Roughly translated as "the way of harmony," Aikido is a way of life for Pierce. Having trained for 10 years in the Aikido culture with a sensei -- or teacher -- who was a student of Aikido founder Morihei Ueshiba -- Pierce is now the teacher. Aikido, he said, is a method of "polishing your spirit," and pushes students to build mind-body coordination, respect for others and personal values.

And there is one other thing.

"You can also defend yourself," he said.

Working with people who are for the most part athletic, he said Aikido nonetheless draws students who are not particularly interested in sports.

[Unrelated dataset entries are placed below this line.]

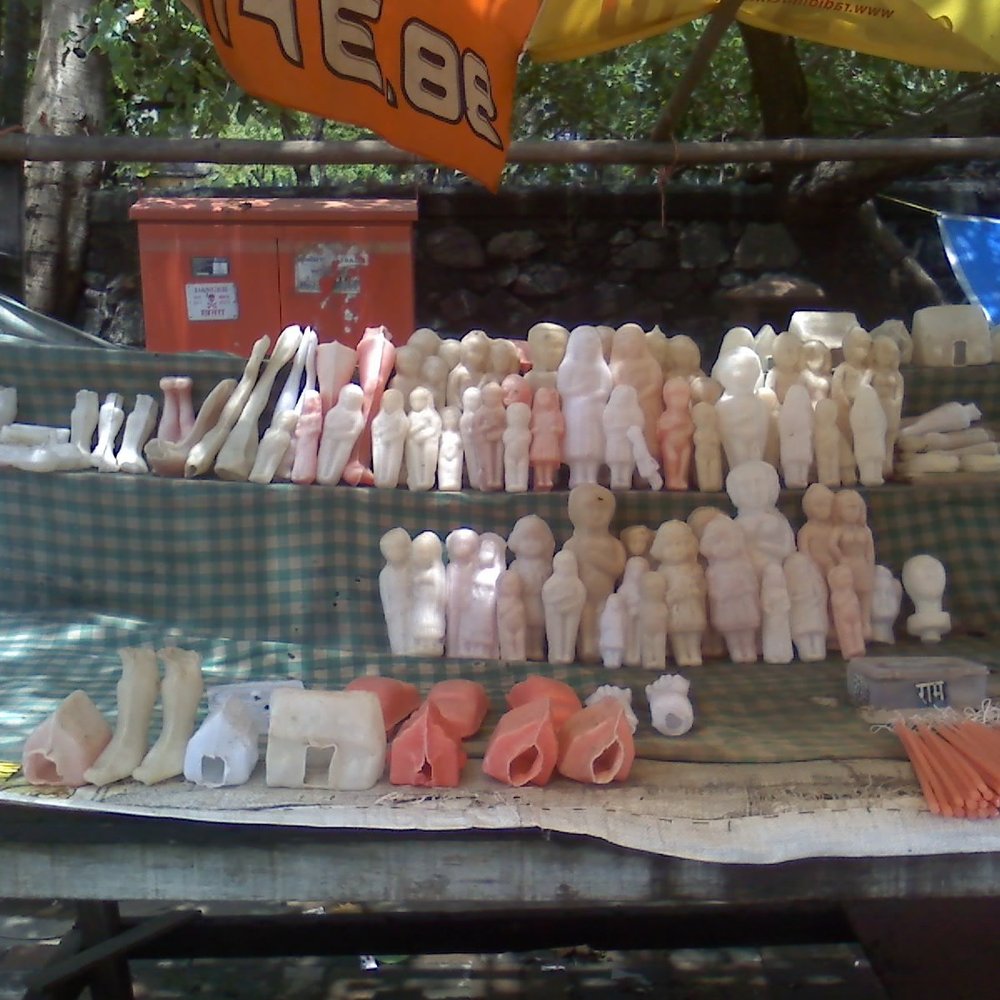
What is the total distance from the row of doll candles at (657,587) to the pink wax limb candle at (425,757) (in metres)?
0.75

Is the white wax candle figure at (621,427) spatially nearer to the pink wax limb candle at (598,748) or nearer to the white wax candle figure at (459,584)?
the white wax candle figure at (459,584)

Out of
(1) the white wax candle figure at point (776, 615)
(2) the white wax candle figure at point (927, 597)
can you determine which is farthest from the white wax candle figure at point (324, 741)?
(2) the white wax candle figure at point (927, 597)

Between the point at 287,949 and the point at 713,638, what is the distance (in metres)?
1.19

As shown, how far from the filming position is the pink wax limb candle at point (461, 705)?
2.02 metres

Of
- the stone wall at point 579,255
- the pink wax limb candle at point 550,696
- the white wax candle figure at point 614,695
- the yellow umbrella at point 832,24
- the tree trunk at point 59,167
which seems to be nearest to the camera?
the pink wax limb candle at point 550,696

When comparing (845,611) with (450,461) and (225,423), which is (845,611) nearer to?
(450,461)

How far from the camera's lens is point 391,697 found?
2.09 meters

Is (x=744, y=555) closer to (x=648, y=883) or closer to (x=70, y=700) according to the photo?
(x=648, y=883)

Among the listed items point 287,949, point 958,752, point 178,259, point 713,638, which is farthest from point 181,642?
point 178,259

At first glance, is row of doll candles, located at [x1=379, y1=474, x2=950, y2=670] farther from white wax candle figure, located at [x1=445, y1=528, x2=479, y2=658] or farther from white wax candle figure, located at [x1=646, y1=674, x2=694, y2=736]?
white wax candle figure, located at [x1=646, y1=674, x2=694, y2=736]

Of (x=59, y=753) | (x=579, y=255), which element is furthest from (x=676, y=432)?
(x=579, y=255)

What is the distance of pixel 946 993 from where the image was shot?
2127mm

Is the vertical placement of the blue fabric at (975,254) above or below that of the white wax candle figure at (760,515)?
above

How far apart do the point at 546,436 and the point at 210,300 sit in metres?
1.96
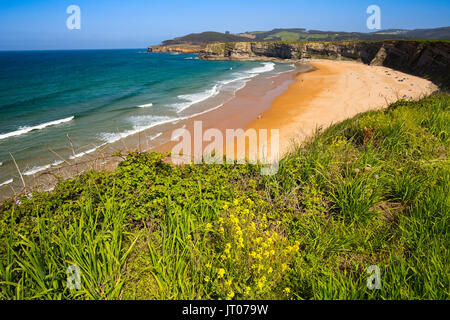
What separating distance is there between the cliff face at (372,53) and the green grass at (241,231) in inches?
867

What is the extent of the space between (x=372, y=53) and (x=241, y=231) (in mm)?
72747

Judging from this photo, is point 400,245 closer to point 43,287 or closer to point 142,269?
point 142,269

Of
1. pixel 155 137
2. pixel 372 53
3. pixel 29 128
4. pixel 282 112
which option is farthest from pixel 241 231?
pixel 372 53

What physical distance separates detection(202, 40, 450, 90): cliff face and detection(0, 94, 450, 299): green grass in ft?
72.3

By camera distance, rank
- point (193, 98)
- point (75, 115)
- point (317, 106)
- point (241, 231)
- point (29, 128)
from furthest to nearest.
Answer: point (193, 98) < point (317, 106) < point (75, 115) < point (29, 128) < point (241, 231)

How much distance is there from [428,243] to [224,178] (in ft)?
10.7

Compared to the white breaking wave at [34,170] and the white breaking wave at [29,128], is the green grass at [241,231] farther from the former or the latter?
the white breaking wave at [29,128]

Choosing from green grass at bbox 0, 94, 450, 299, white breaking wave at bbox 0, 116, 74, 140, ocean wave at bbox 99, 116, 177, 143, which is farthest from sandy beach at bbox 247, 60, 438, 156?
white breaking wave at bbox 0, 116, 74, 140

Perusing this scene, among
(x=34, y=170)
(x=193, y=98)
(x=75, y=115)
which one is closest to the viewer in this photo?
(x=34, y=170)

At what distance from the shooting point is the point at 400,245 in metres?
3.02

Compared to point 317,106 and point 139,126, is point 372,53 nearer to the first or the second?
point 317,106

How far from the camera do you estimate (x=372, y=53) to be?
57.7m

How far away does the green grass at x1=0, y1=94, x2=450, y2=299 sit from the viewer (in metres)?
2.62
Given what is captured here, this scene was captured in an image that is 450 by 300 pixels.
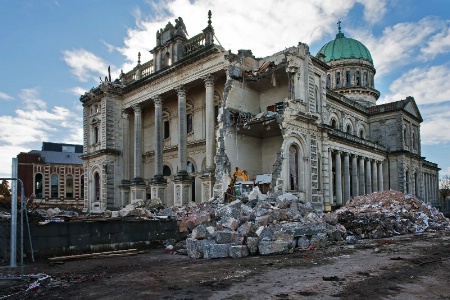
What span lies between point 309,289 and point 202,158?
27.1 metres

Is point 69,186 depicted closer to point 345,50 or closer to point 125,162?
point 125,162

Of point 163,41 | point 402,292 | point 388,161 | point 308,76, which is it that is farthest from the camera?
→ point 388,161

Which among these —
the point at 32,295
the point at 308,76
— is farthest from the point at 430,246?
the point at 308,76

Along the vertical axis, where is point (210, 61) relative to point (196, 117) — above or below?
above

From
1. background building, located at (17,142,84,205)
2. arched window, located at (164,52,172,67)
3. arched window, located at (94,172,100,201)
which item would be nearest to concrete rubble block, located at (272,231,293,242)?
arched window, located at (164,52,172,67)

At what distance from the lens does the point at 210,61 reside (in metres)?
30.0

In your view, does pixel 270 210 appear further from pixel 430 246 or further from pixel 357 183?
pixel 357 183

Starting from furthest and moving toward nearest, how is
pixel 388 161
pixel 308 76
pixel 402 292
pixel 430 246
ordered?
pixel 388 161 → pixel 308 76 → pixel 430 246 → pixel 402 292

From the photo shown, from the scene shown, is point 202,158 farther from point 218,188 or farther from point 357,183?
point 357,183

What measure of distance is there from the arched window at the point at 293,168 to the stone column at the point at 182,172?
9.35 metres

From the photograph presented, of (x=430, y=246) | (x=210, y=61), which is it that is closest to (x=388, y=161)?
(x=210, y=61)

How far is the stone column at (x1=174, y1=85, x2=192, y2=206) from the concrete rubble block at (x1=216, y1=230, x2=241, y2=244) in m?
18.7

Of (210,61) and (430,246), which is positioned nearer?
(430,246)

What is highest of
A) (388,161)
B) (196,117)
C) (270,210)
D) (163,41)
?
(163,41)
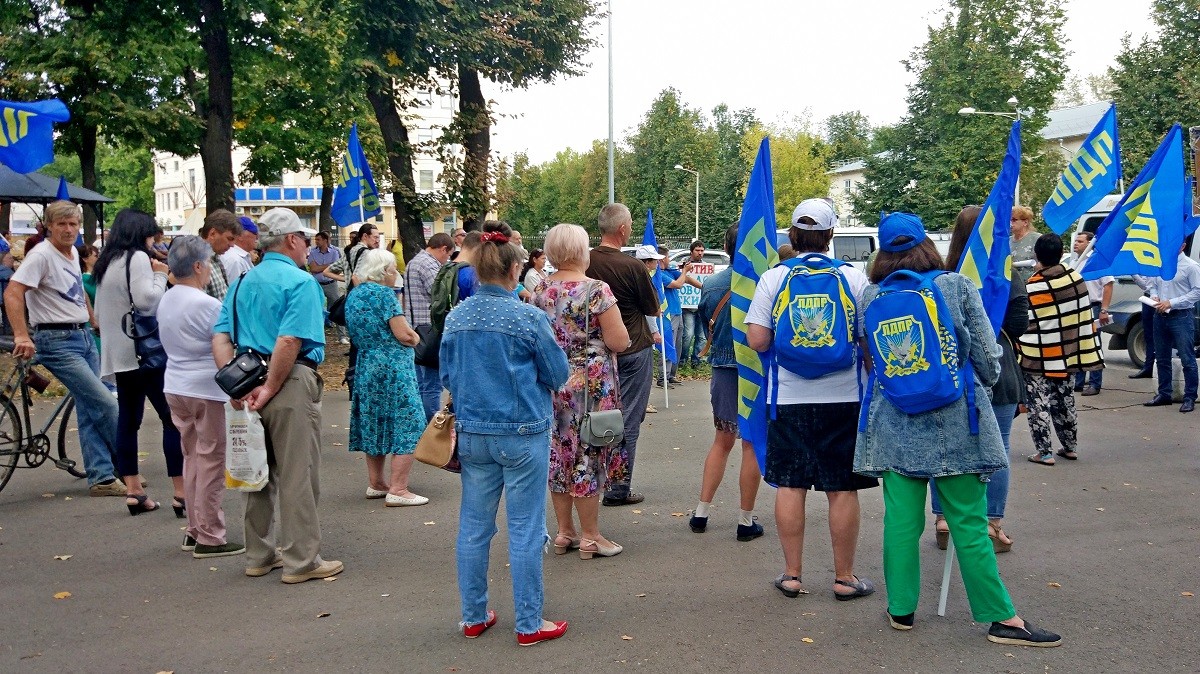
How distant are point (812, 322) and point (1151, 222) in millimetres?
6263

A graceful art at times, especially when students use Aikido weapons like the Kenjutsu sword and the Jodo staff, the martial art also has its rough-and-tumble side. Both child and adult students are expected to master noisy falling rolls and the art of sending an attacker to the ground.

Ballet it is not.

"It's not something you do to look good," Pierce said.

Held at the edge of rambunctiousness by Pierce, who insists his students acknowledge all instruction with the response "Yes sir," the children in his class learn self-control. Nadine Wilcox, Greg Wilcox's mother, said her son is learning one thing above all others.

"I think it's the discipline," she said.

While discipline is also important for Greg Wilcox's training partner, Anderson, clearly enjoys the physical aspect of Aikido -- at least according to his father, Robert.

"He rolls through the house; he doesn't walk," he said.

Older students, who show up for Pierce's 7 p.m. class, have a different attitude. Ralph Skjelstad said he's always had an interest in the martial arts and decided to take the plunge with Aikido. Though enthusiastic in rolling and throwing drills on the mat, his appreciation for the art runs deeper than what it allows him to do with his body.

"I just like the whole idea and philosophy the founder had," he said.

That philosphy is an approach to life based upon a philosophy of bettering oneself by helping others do the same, Pierce said. Aikido emphasizes calmness, stability and harmonious relationships with others.

Andy Laxamana, a 52-year old student in Pierce's dojo, has studied the martial arts for more than 40 years. Hampered by the onset of epilepsy when he was 19, he said he struggles to keep his balance while practicing Aikido.

Working together with Pierce instructing, Laxamana and Skjelstad nonetheless work smoothly together, though somewhat more hesitantly than the children in the previous class.

One of only three sensei who have authorization to teach Aikido in the United States through the Japanese Seikikai organization, Pierce is a serious teacher. While there are moments of fun and humor in the class, all students are expected to concentrate on where they are and what they are doing while in his dojo. If not, the martial punishment of required pushups can go along with the martial art.

Pierce Sensei said he opened a dojo on South Whidbey after a number of requests from locals. He said he hopes to build his program over time.